**JOBS**
a: In the bike forum thread, what length of Brood cranks were ordered from the Canadian site?
b: From the bike forum thread, extract the part that opens with the words containing "Hey I did pretty" and closes with "be overlooking something.", copying it word for word.
c: Extend the bike forum thread past its last sentence.

**DOCUMENT TEXT**
<<<<

Actually - I ordered the Brood 140mm cranks from the Canadian site and hit the drop down for the "shipped to" country for USA shipping. It took me a few minutes of cursing before I figured it out. But it took the order and I got the confirmation this morning.

https://spawncycles.com/brood-eldorado-syx-155


----------



## SactoGeoff (Aug 11, 2017)

svinyard said:


> Nice, thanks. I put in some of the numbers into BikeGeo. I'm missing some stuff but I think I have enough for a decent enough comparison of the stack. What do you think?
> View attachment 1162979


Hey I did pretty good just eyeballing it and counting on my fingers and toes! I think the fork length on the YJ within your calc is probably wrong. Just throwing it out there. Since the difference in travel is only 20mm but you're showing the fork length difference at 50mm difference. But I could be overlooking something.


----------



## RMCDan (Feb 28, 2008)

SactoGeoff said:


> Actually - I ordered the Brood 140mm cranks from the Canadian site and hit the drop down for the "shipped to" country for USA shipping. It took me a few minutes of cursing before I figured it out. But it took the order and I got the confirmation this morning.

>>>>

**GIVEN MATERIAL**
<<<<

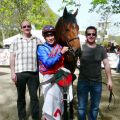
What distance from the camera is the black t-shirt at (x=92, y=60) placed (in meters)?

>>>>

**ANSWERS PROVIDED**
a: 140mm

b:
Hey I did pretty good just eyeballing it and counting on my fingers and toes! I think the fork length on the YJ within your calc is probably wrong. Just throwing it out there. Since the difference in travel is only 20mm but you're showing the fork length difference at 50mm difference. But I could be overlooking something.

c:
> 
> https://spawncycles.com/brood-eldorado-syx-155


Interesting. A year or so ago you couldn't do that.


----------



## Steve-XtC (Feb 7, 2016)

RMCDan said:


> Interesting. A year or so ago you couldn't do that.


Some of the stuff explicitly say's they don't ship whereas other stuff seems only available on the Canadian site BUT doesn't say they won't ship ??

It's a bit weird but ......


----------



## SactoGeoff (Aug 11, 2017)

Got the bikes just in the nick of time!


----------



## svinyard (Aug 14, 2017)

SactoGeoff said:


> Got the bikes just in the nick of time!
> 
> View attachment 1174653


Ha, awesome. What do you think so far?


----------



## SactoGeoff (Aug 11, 2017)

They're pretty awesome! Worth the $$ for sure. The frame itself is very very nice. Certainly a kid friendly "beefy" built bike that will take a fair amount of abuse/neglect. The fork is legit. Limited flex and very smooth. Although it's annoying the 20" gets a carbon fiber fork and the bike costs less $$. With the specs otherwise identical to the 24". The wheelset is impressive. Along with the tires. I swapped out the rotors for Ashima because it was cheap weight loss along with tubeless conversion prior to the first ride. That seat/post combo. Well the jury is out. It's stout for sure. They say it's really comfortable. So that's a bonus. I really wish they'd come with 140mm cranks and taped up rims. I also ordered a 28T frt chainring for them yesterday. Because they are over-geared for any sort of real trail riding for the average, active, non bike racing kid.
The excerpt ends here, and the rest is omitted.